┌──

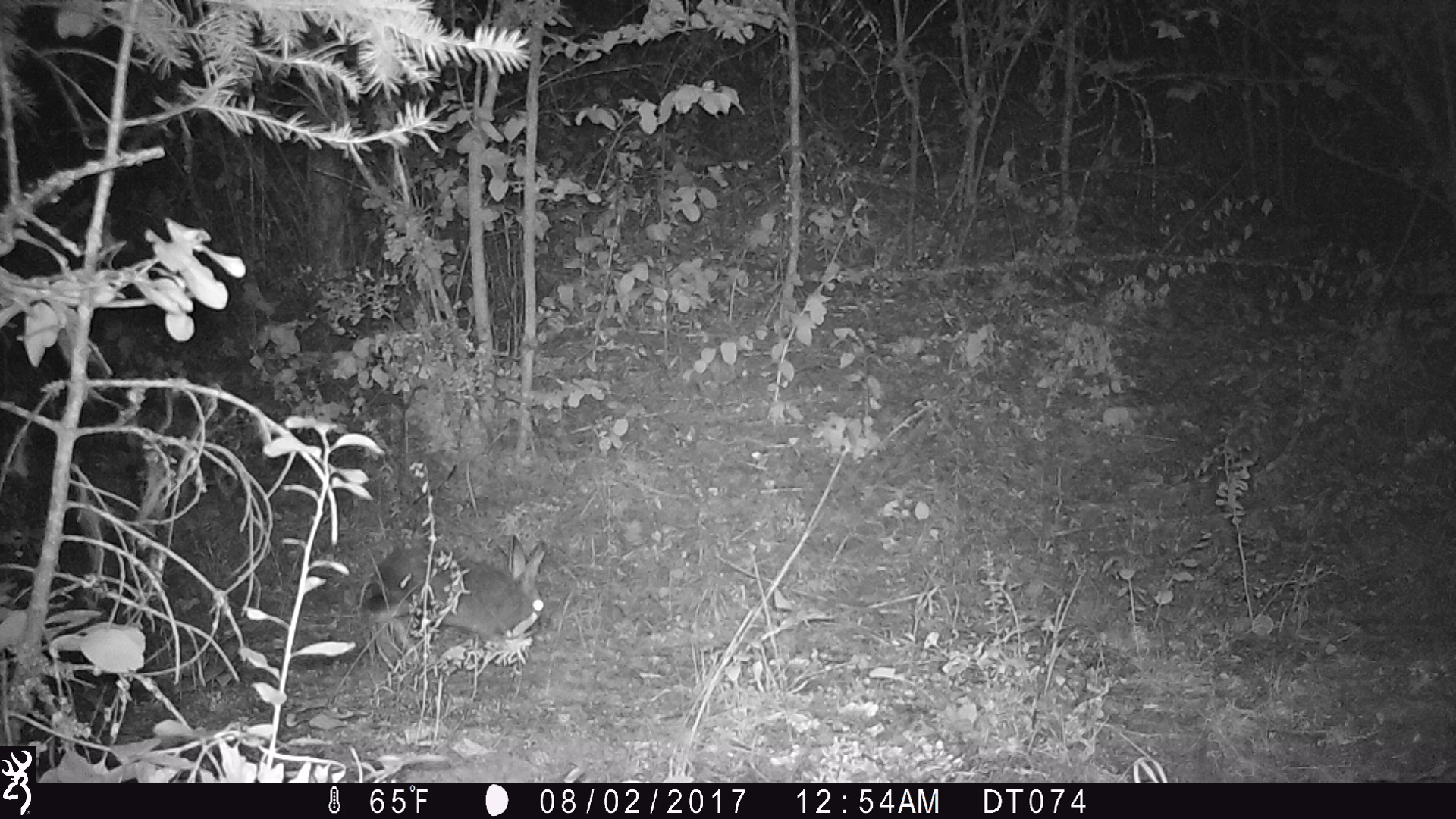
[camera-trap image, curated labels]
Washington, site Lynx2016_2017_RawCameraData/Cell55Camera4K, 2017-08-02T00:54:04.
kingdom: Animalia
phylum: Chordata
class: Mammalia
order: Lagomorpha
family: Leporidae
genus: Lepus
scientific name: Lepus americanus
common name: snowshoe hare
Lepus americanus (snowshoe hare). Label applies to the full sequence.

└──

— Exercise requirements —
From the line holding "kingdom: Animalia" to the end of the listing, copy every line exactly, both ends included, and add nothing.

— Output for this task —
kingdom: Animalia
phylum: Chordata
class: Mammalia
order: Lagomorpha
family: Leporidae
genus: Lepus
scientific name: Lepus americanus
common name: snowshoe hare
Lepus americanus (snowshoe hare). Label applies to the full sequence.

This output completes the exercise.